■ PROBLEM DESCRIPTION
Swap "damaged or defective" for "broken or faulty" in the records, starting at the beginning of the records and ending at the line that contains "crack in concrete [257, 470, 984, 854]". Give back only that stretch, with nothing else changed.

■ RECORDS PROVIDED
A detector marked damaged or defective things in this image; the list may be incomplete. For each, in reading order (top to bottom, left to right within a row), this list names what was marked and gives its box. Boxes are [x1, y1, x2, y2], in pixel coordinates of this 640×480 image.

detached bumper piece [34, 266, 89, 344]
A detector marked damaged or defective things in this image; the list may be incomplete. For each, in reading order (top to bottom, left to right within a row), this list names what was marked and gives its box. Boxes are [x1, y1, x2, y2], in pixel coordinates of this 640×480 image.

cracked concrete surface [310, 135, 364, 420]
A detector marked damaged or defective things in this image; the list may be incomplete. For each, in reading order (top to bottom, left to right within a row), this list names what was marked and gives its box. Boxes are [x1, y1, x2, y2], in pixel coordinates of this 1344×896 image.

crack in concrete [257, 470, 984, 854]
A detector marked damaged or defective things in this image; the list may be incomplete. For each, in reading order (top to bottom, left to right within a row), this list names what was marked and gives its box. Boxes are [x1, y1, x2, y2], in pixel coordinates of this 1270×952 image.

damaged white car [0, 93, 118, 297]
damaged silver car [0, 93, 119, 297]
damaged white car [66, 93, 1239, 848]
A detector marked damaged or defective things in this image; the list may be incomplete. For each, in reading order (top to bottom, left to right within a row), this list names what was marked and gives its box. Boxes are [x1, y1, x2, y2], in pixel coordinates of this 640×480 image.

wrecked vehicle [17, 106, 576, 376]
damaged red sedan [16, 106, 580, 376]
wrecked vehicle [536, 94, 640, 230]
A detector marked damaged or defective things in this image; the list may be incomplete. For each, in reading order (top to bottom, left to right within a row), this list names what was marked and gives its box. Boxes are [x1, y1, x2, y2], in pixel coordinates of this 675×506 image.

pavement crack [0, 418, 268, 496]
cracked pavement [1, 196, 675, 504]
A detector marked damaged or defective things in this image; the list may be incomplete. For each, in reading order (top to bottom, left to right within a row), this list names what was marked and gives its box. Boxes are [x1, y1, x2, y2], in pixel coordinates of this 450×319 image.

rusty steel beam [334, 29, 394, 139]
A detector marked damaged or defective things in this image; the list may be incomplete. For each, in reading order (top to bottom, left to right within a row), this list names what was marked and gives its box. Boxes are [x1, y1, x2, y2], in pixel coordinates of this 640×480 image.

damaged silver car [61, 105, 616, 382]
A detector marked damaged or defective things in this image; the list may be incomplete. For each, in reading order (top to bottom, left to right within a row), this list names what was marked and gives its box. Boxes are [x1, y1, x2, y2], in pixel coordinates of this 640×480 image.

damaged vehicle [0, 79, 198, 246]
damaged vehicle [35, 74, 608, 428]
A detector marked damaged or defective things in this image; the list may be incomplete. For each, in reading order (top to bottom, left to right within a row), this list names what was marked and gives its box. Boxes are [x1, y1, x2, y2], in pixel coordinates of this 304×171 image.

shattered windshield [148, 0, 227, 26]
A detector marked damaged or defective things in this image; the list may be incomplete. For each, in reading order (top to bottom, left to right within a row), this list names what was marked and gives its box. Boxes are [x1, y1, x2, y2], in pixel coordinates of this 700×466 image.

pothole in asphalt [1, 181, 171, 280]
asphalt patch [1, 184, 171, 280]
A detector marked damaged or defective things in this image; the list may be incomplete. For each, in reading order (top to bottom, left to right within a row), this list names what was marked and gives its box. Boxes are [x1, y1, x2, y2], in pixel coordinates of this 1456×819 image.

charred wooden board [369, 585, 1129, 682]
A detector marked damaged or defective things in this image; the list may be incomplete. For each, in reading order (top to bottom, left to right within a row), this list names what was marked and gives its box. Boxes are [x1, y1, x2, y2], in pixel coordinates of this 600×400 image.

■ RESULT FOR THIS EXERCISE
A detector marked broken or faulty things in this image; the list may be incomplete. For each, in reading order (top to bottom, left to right within a row), this list names what was marked and gives its box. Boxes are [x1, y1, x2, y2], in pixel coordinates of this 640×480 image.

detached bumper piece [34, 266, 89, 344]
A detector marked broken or faulty things in this image; the list may be incomplete. For each, in reading order (top to bottom, left to right within a row), this list names what was marked and gives its box. Boxes are [x1, y1, x2, y2], in pixel coordinates of this 640×480 image.

cracked concrete surface [310, 135, 364, 420]
A detector marked broken or faulty things in this image; the list may be incomplete. For each, in reading order (top to bottom, left to right within a row), this list names what was marked and gives its box. Boxes are [x1, y1, x2, y2], in pixel coordinates of this 1344×896 image.

crack in concrete [257, 470, 984, 854]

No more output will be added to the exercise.